» Task
Reproduce the line that holds "Which one out of" together with all the lines after it up to the end of the entries.

Spatial question records:
==================================================

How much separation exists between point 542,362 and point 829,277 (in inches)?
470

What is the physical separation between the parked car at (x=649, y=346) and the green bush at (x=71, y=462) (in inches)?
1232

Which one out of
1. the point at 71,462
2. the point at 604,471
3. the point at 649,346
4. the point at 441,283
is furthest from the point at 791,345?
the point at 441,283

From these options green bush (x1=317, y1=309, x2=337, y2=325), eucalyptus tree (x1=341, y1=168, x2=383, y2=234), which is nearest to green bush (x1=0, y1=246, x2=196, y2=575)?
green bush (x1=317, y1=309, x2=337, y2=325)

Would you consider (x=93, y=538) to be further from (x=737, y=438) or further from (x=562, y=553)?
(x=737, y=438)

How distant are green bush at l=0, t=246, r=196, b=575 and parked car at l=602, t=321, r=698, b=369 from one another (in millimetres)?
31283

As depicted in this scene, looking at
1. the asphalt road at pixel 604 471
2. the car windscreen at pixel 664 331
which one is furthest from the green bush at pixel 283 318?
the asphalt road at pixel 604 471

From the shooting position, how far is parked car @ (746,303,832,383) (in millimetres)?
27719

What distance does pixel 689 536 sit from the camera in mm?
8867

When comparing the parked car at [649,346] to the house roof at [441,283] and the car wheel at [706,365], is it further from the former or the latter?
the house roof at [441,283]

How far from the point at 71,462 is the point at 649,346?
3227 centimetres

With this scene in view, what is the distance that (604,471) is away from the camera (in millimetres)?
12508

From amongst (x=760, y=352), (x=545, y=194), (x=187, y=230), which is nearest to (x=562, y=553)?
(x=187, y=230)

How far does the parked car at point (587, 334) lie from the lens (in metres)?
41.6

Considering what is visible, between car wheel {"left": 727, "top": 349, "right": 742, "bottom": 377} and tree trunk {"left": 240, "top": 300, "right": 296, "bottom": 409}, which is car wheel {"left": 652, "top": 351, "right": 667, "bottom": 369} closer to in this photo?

==================================================

» Solution to this task
Which one out of
1. the point at 71,462
2. the point at 604,471
3. the point at 649,346
4. the point at 441,283
is furthest from the point at 791,345?
the point at 441,283

From these options green bush (x1=317, y1=309, x2=337, y2=325), eucalyptus tree (x1=341, y1=168, x2=383, y2=234), which is nearest to green bush (x1=0, y1=246, x2=196, y2=575)?
green bush (x1=317, y1=309, x2=337, y2=325)

Would you consider (x=93, y=538) to be further from (x=737, y=438) or further from (x=562, y=553)?
(x=737, y=438)

How distant are green bush at l=0, t=246, r=196, b=575 and parked car at l=602, t=321, r=698, b=369 from one another (in millimetres)?
31283

As depicted in this scene, looking at
1. the asphalt road at pixel 604 471
2. the car windscreen at pixel 664 331
which one is furthest from the green bush at pixel 283 318?
the asphalt road at pixel 604 471

From the shooting position, how far is parked car @ (746,303,832,383) (in millimetres)?
27719

What distance does pixel 689 536 sit from the camera in mm?
8867

When comparing the parked car at [649,346] to the house roof at [441,283] and the car wheel at [706,365], is it further from the former or the latter?
the house roof at [441,283]

How far from the point at 71,462 is the point at 649,346?
3227 centimetres

With this scene in view, what is the distance that (604,471) is away from the camera (in millimetres)?
12508

From amongst (x=760, y=352), (x=545, y=194), (x=187, y=230), which is nearest to (x=562, y=553)?
(x=187, y=230)

How far does the parked car at point (587, 334) lie from the lens (in metres)?
41.6

Considering what is visible, between car wheel {"left": 727, "top": 349, "right": 742, "bottom": 377} and tree trunk {"left": 240, "top": 300, "right": 296, "bottom": 409}, which is car wheel {"left": 652, "top": 351, "right": 667, "bottom": 369} closer to in this photo?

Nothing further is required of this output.